- Task prompt
Write out precisely the lines beginning with the line that contains "How far does" and ending with the last line of the entries, and no other lines.
╭──
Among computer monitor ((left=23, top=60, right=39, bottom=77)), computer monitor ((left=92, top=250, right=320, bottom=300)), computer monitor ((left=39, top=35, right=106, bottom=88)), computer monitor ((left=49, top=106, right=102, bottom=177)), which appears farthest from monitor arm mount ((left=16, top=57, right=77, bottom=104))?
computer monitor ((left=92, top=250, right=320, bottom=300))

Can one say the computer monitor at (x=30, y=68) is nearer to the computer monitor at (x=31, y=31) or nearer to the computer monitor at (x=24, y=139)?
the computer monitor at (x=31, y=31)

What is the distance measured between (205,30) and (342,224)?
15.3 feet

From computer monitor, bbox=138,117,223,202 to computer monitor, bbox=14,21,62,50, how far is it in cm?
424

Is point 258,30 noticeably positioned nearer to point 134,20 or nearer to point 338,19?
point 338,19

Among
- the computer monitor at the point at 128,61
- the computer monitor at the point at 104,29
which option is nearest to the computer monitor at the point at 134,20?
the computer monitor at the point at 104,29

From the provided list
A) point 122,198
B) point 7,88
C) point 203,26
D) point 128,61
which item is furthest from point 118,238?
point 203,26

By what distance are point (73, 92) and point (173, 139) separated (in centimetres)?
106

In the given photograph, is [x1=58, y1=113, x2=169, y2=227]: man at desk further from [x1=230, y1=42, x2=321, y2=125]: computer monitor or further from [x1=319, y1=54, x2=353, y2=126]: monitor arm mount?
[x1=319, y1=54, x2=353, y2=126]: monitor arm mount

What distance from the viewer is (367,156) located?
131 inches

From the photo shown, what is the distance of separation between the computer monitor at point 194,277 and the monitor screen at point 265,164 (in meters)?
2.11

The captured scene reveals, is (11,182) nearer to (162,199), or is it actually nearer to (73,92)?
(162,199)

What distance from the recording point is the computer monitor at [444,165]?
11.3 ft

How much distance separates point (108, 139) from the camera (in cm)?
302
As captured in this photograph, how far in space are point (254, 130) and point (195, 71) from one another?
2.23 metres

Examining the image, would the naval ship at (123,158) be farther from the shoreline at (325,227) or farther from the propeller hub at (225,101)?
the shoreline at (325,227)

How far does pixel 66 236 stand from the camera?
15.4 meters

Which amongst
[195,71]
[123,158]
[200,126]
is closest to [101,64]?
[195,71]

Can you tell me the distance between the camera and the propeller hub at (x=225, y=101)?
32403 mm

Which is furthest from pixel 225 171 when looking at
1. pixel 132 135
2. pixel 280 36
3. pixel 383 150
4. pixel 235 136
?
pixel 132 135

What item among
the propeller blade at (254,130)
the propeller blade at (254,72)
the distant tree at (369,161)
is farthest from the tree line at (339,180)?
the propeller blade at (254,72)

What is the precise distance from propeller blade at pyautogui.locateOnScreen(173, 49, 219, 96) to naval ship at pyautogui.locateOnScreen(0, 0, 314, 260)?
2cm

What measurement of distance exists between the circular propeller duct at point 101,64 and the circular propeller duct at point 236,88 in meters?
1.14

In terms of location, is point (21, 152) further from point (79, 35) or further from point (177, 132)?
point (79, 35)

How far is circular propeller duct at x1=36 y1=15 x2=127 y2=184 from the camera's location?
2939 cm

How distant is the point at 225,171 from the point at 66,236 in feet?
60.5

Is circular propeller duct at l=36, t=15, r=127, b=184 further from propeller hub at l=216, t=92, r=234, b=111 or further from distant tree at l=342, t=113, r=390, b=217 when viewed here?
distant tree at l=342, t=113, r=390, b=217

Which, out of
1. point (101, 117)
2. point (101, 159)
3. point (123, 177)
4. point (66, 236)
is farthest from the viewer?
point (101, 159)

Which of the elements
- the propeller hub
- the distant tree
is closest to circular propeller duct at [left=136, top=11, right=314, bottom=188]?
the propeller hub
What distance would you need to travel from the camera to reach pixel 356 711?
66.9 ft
╰──
- The solution
How far does pixel 66 236 stand from the camera?
15.4 meters

Which amongst
[195,71]
[123,158]
[200,126]
is closest to [101,64]?
[195,71]

Can you tell me the distance between the camera and the propeller hub at (x=225, y=101)?
32403 mm

Which is furthest from pixel 225 171 when looking at
1. pixel 132 135
2. pixel 280 36
3. pixel 383 150
4. pixel 235 136
?
pixel 132 135

What item among
the propeller blade at (254,130)
the propeller blade at (254,72)
the distant tree at (369,161)
is farthest from the tree line at (339,180)?
the propeller blade at (254,72)

What is the precise distance from propeller blade at pyautogui.locateOnScreen(173, 49, 219, 96) to naval ship at pyautogui.locateOnScreen(0, 0, 314, 260)?
2cm

What measurement of distance exists between the circular propeller duct at point 101,64 and the circular propeller duct at point 236,88 in meters?
1.14

In terms of location, is point (21, 152) further from point (79, 35) or further from point (177, 132)?
point (79, 35)

How far is circular propeller duct at x1=36 y1=15 x2=127 y2=184 from the camera's location?
2939 cm

How distant is the point at 225,171 from the point at 66,236 in feet?
60.5

Is circular propeller duct at l=36, t=15, r=127, b=184 further from propeller hub at l=216, t=92, r=234, b=111 or further from distant tree at l=342, t=113, r=390, b=217 when viewed here?
distant tree at l=342, t=113, r=390, b=217

Which, out of
1. point (101, 117)
2. point (101, 159)
3. point (123, 177)
4. point (66, 236)
is farthest from the viewer?
point (101, 159)

Which of the elements
- the propeller hub
- the distant tree
is closest to circular propeller duct at [left=136, top=11, right=314, bottom=188]?
the propeller hub
What distance would you need to travel from the camera to reach pixel 356 711?
66.9 ft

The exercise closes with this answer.